Feb 12 2019
Solid materials are actually not quite as solid as they seem. Generally, each atom usually vibrates around a specific position in the material. Most theoretical models that aim to define solid materials are based on the notion that the atoms keep their positions and do not travel great distances from them.
Johan Klarbring. (Image credit: Thor Balkhed)
This is not the case for some materials, such as materials with very high ionic conductivity and those where the building blocks are not only atoms but also molecules. Several of the perovskites that are promising materials for solar cells are of this kind.
Johan Klarbring, Doctoral Student in Theoretical Physics, Linköping University.
Perovskites are identified by their crystal structures and come in various forms. Their elements can be both molecules and atoms. The atoms in the molecules vibrate, but the total molecule can also rotate, which means that the atoms travel considerably more than is frequently presumed in the calculations.
Dynamically disordered solid materials
Materials that display this atypical behavior are called “dynamically disordered solid materials”. Dynamically disordered solid materials exhibit enormous potential in environmentally sensitive applications. Materials that are good ionic conductors show, for instance, potential in the development of solid electrolytes for fuel cells and batteries, and for thermoelectric applications.
Nevertheless, the properties of materials have been complicated to calculate theoretically and scientists have repeatedly been forced to use laborious experiments.
Jonas Klarbring has formulated a computational technique that describes accurately what takes place when these kinds of material are heated and experience phase transitions. Johan Klarbring and his supervisor, Professor Sergei Simak, have reported the outcomes in the scientific journal Physical Review Letters.
Bismuth oxide
They have examined bismuth oxide (Bi2O3), a material said to be an excellent ionic conductor. This oxide, where current is conducted by oxide ions, is the finest oxide ion conductor of all identified solid materials. Experiments have revealed that it has a low conductivity at low temperatures, but when heated it experiences a phase transition into a dynamically disordered phase having high ionic conductivity.
The article in Physical Review Letters describes how we have been able for the first time to theoretically describe the phase transition in bismuth oxide, and calculate the temperature at which it occurs.
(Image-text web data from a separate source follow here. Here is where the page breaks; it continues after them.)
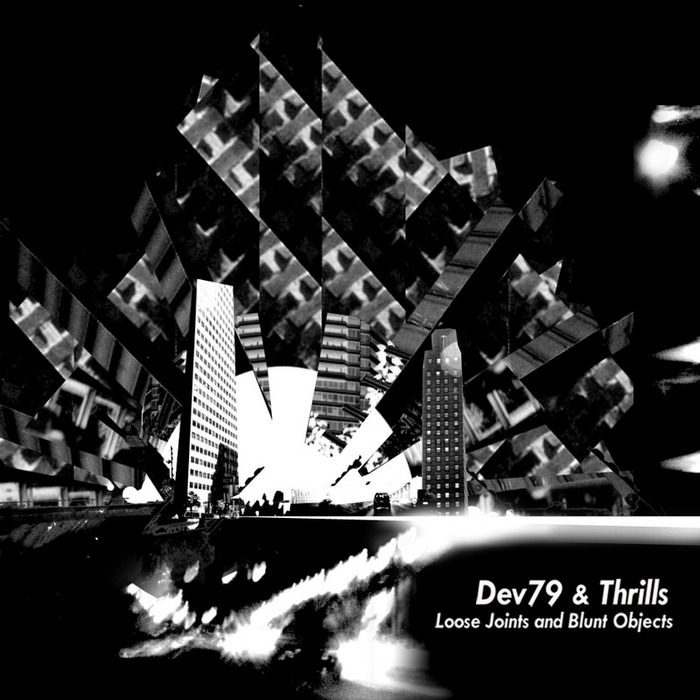 DEV79/THRILLS - Loose Joints & Blunt Objects EP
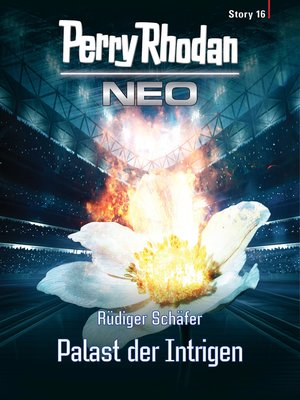 cover image of Perry Rhodan Neo Story 16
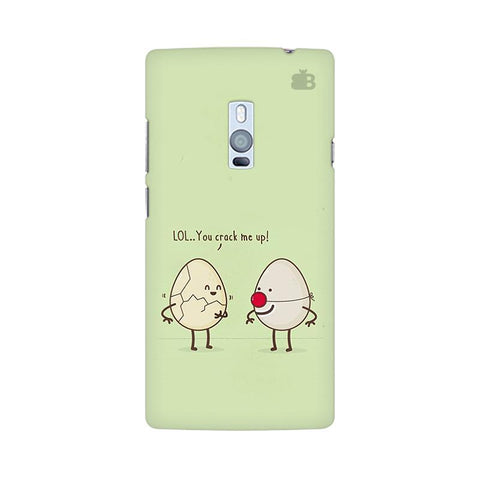 You Crack me up OnePlus Two Phone Cover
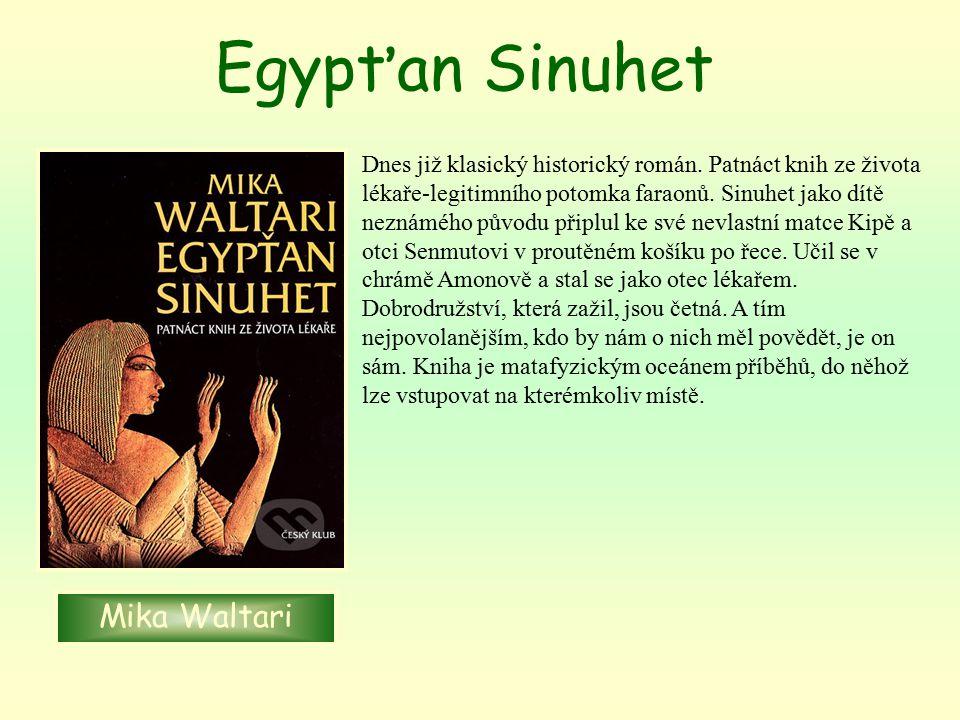 Egypťan Sinuhet Mika Waltari Dnes již klasický historický román. Patnáct knih ze života lékaře-legitimního potomka faraonů. Sinuhet jako dítě neznáméh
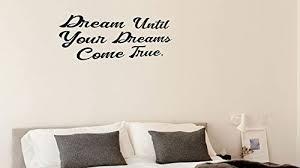 Amazon Com Fabulous Decor Dream Until Your Dreams Come True Decal Inspirational Vinyl Sticker Wall Art Positive Lifestyle Quote Living Room Bedroom Home Improvement Work Office Kids Dorm 16wx8h Black Everything Else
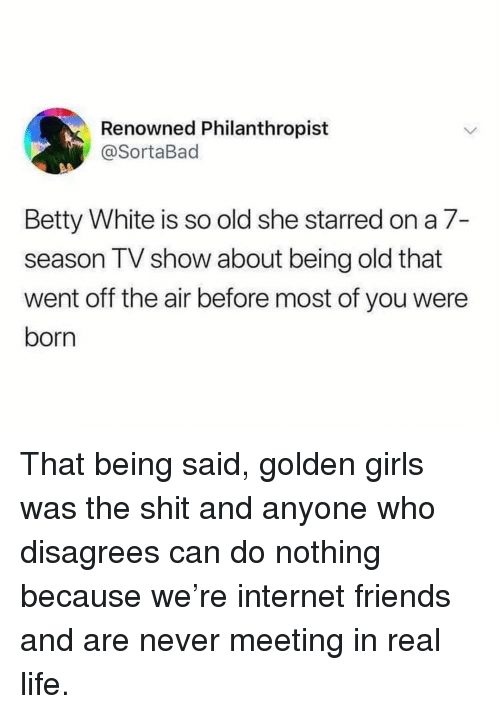 Betty White, Friends, and Funny: Renowned Philanthropist  @SortaBad  Betty White is so old she starred on a 7-  season TV show about being old that  went off the air before most of you were  born That being said, golden girls was the shit and anyone who disagrees can do nothing because we're internet friends and are never meeting in real life.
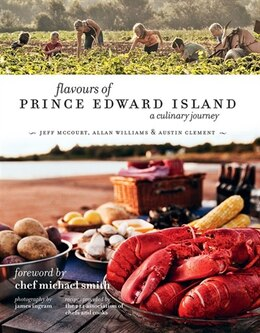 Book Flavours of Prince Edward Island: A Culinary Journey by Jeff Mccourt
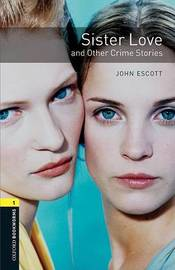 Oxford Bookworms Library: Level 1:: Sister Love and Other Crime Stories by John Escott
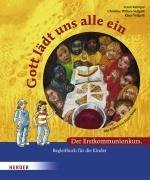 Gott lädt uns alle ein: Der Erstkommunionkurs. Begleitbuch für die Kinder von Reintgen. Frank (2007) Broschüre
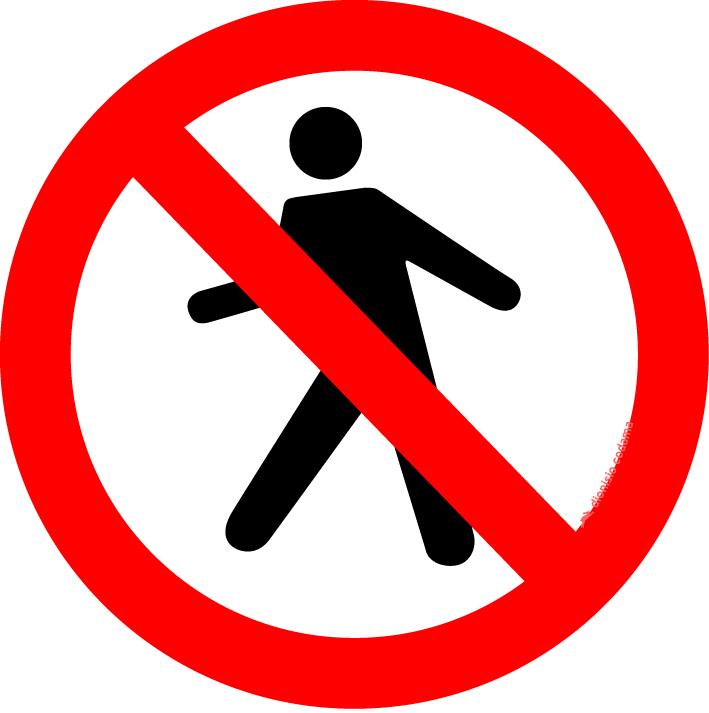 Proibido transito de pedestres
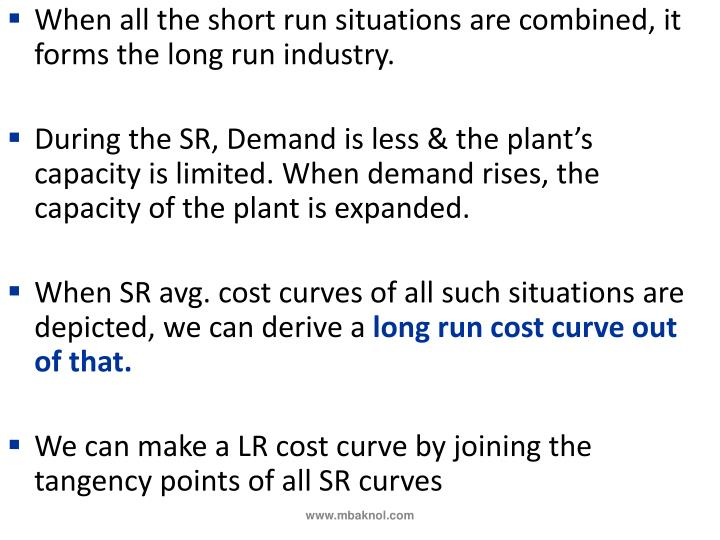 When all the short run situations are combined, it forms the long run industry.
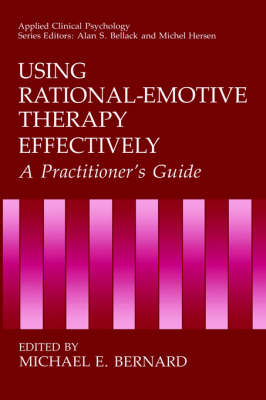 Using Rational-Emotive Therapy Effectively: A Practitioner's Guide - NATO Science Series B (Hardback)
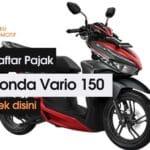 Pajak Motor Honda Vario 150 2021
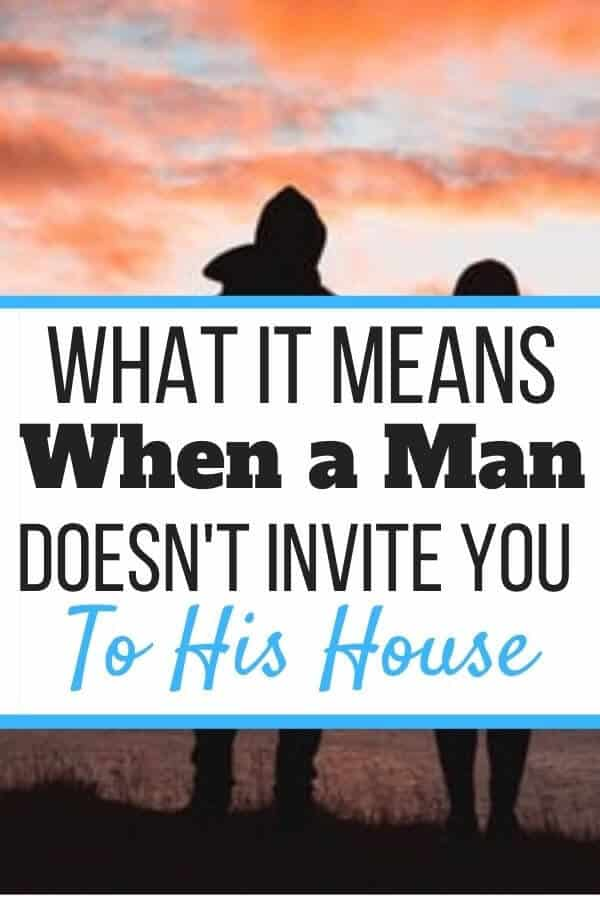 If a Man Doesn't Invite You to His House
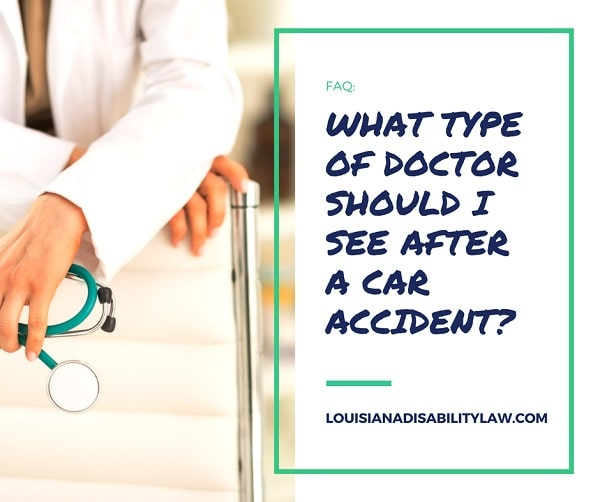 What kind of doctor should I see after a car accident?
This provides an important theoretical basis for the development of, for example, electrolytes in fuel cells, where it is important to know exactly when the phase transition takes place. I start from an ordered phase, which is well-described by conventional methods. I then use a technique known as ‘thermodynamic integration’, which I have adapted to deal with the disordered motion. The ordered phase is coupled to the disordered one, with the aid of a series of quantum mechanical calculations, carried out at the National Supercomputer Centre at LiU.
Johan Klarbring, Doctoral Student in Theoretical Physics, Linköping University.
Perovskites next
The theoretical calculations are in complete agreement with how the material acts in laboratory experiments.
The scientists currently plan to test the technique on other stimulating materials, such as perovskites, and on materials having high lithium ionic conductivity. The latter are of interest for the progress of high-performance batteries.
“Once we have a deep theoretical understanding of the materials, it improves the possibilities to optimise them for specific applications”, concludes Johan Klarbring.
The study is supported by the Swedish Research Council and the Swedish Government Strategic Research Area initiative in Material Science on Functional Materials at Linköping University.